暗闇の中で「シュッ」「ピシッ」「ハアハア」と音が聞こえてきて、競馬の場面がはじまるのかと思いきや中年男性二人が縄跳びをしている、という冒頭は意外性があったが、そこから「どうしてこうなったんだっけ」と回想がはじまるにも関わらず、結局のところ縄跳びにも回想構造にもほとんど意味がないという構成は大きなマイナス。
最終的に男二人がなぜ前向きになったのかもよくわからない。
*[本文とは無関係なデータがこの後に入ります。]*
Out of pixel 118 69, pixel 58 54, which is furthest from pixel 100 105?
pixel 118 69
具体的な肉付けのない「ダメな男」は記号的で奥行きを欠く。
タイトルの「輓曳競馬」がテーマを説明するための言葉に過ぎず、しかもそれを作中で自ら説明してしまうのも巧くない。
制作面では、私の席からは(というか角度的にかなりの数の席でそうだったのではないかと思うのだが)位置の低い芝居がほとんど見切れていた点が残念。